ANTARA/Akhmad Nazaruddin Lathif
Penulis: Nirmala Hanifah
TVRINews, Jakarta
Ketua Majelis Ulama Indonesia (MUI) Pusat Bidang Dakwah dan Ukhuwah, KH Cholil Nafis, menegaskan bahwa praktik penggunaan sound horeg layak dihukumi haram karena sifatnya yang mengganggu masyarakat.
Tak hanya itu, menurutnya karakteristik utama dari sound horeg justru terletak pada efek kebisingan dan getaran yang meresahkan.
“Karakter sound horeg itu memang mengganggu. Kalau tidak mengganggu, itu bukan sound horeg lagi, tapi cuma sound system biasa,” kata Cholil.
Terlebih, lanjut dia mengatakan jika hasil keputusan sejumlah lembaga keagamaan di Jawa Timur yang resmi menetapkan fatwa haram terhadap penggunaan sound horeg, terutama dalam konteks yang berlebihan dan melanggar nilai-nilai syariat.
Salah satu fatwa haram datang dari Forum Satu Muharram 1447 H yang digelar di Pondok Pesantren Besuk, Pasuruan. Forum Bahtsul Masail yang melibatkan para ulama memutuskan bahwa sound horeg haram secara mutlak, tak bergantung pada lokasi atau intensitas gangguannya.

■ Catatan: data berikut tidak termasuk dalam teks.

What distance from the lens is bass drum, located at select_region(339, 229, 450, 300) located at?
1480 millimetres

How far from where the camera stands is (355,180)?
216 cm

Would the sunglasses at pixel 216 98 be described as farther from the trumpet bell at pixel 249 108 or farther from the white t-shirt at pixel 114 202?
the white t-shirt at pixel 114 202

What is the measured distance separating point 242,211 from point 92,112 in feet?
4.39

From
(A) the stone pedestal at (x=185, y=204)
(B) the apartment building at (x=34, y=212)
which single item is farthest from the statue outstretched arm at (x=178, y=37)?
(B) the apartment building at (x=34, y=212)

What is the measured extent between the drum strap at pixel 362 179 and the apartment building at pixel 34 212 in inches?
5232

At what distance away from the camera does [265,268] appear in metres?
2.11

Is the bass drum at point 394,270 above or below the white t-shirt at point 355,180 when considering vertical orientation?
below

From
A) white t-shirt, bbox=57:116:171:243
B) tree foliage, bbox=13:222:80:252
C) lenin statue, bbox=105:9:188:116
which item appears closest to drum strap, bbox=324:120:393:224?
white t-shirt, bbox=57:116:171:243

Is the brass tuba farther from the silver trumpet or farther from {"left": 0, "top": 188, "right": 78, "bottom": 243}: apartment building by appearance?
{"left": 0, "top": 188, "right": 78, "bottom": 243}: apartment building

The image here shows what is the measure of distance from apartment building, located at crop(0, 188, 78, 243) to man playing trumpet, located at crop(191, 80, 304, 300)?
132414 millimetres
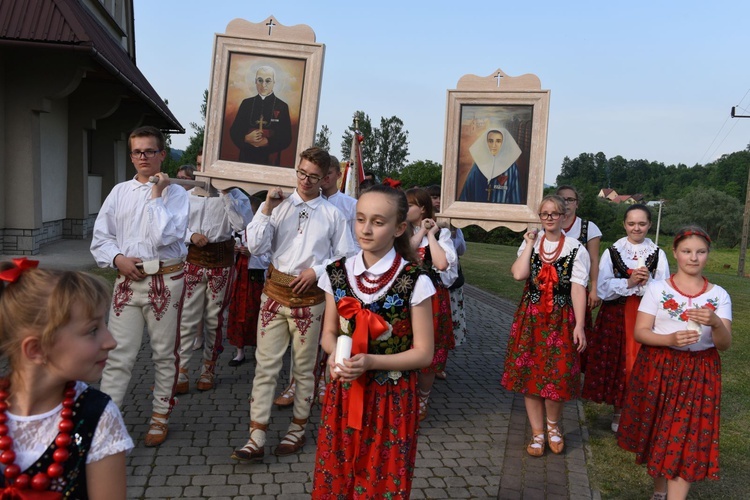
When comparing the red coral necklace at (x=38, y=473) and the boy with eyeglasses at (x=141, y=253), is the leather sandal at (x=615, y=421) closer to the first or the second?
the boy with eyeglasses at (x=141, y=253)

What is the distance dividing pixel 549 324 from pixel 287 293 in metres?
1.92

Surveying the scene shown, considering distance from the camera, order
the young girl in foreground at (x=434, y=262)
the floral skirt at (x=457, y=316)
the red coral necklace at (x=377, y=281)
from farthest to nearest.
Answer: the floral skirt at (x=457, y=316), the young girl in foreground at (x=434, y=262), the red coral necklace at (x=377, y=281)

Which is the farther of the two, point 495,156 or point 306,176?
point 495,156

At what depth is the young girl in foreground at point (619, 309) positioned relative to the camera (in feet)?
16.8

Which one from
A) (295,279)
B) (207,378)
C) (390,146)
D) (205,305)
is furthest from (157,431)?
(390,146)

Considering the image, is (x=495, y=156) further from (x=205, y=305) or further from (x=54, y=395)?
(x=54, y=395)

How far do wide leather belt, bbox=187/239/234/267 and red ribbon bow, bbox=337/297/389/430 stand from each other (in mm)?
3245

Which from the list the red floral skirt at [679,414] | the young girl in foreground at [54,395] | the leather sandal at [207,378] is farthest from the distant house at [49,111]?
the red floral skirt at [679,414]

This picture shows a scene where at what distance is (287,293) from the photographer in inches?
170

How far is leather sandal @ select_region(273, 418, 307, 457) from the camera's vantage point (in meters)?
4.36

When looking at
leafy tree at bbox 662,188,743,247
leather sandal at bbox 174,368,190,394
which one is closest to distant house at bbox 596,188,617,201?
leafy tree at bbox 662,188,743,247

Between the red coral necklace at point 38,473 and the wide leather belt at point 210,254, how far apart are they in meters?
4.02

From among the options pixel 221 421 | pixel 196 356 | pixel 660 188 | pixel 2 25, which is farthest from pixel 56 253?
pixel 660 188

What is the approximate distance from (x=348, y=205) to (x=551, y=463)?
2569mm
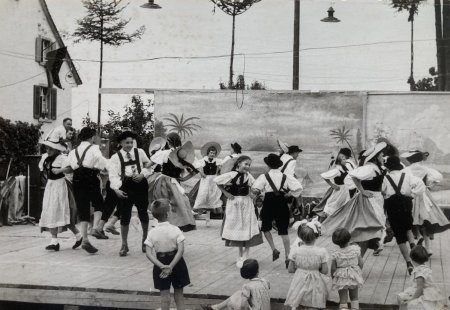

Baca Juga: Kemnaker Ingatkan Waspadai Tautan Palsu Berkedok Program BSU
KH Muhibbul Aman Aly, pengasuh Ponpes Besuk, menyatakan bahwa penetapan haram bukan semata karena suara bising, tapi karena konteks sosial dan moral yang menyertai praktik sound horeg.
“Kami mempertimbangkan bukan hanya dampak suaranya, tapi juga kelaziman praktik yang menyimpang. Maka, di mana pun itu dilakukan mengganggu atau tidak tetap haram,” ujarnya.
Fatwa itu pun ditegaskan berdiri secara independen, tidak bergantung pada larangan pemerintah.
Selain itu, fatwa serupa dikeluarkan oleh MUI Jawa Timur. Dalam pernyataannya, Sholihin Hasan, Sekretaris Komisi Fatwa MUI Jatim, menjelaskan bahwa sound horeg dianggap haram jika digunakan secara berlebihan dan melanggar norma syariat, seperti menimbulkan gangguan kesehatan, merusak fasilitas umum, atau disertai kemaksiatan seperti joget campur pria-wanita.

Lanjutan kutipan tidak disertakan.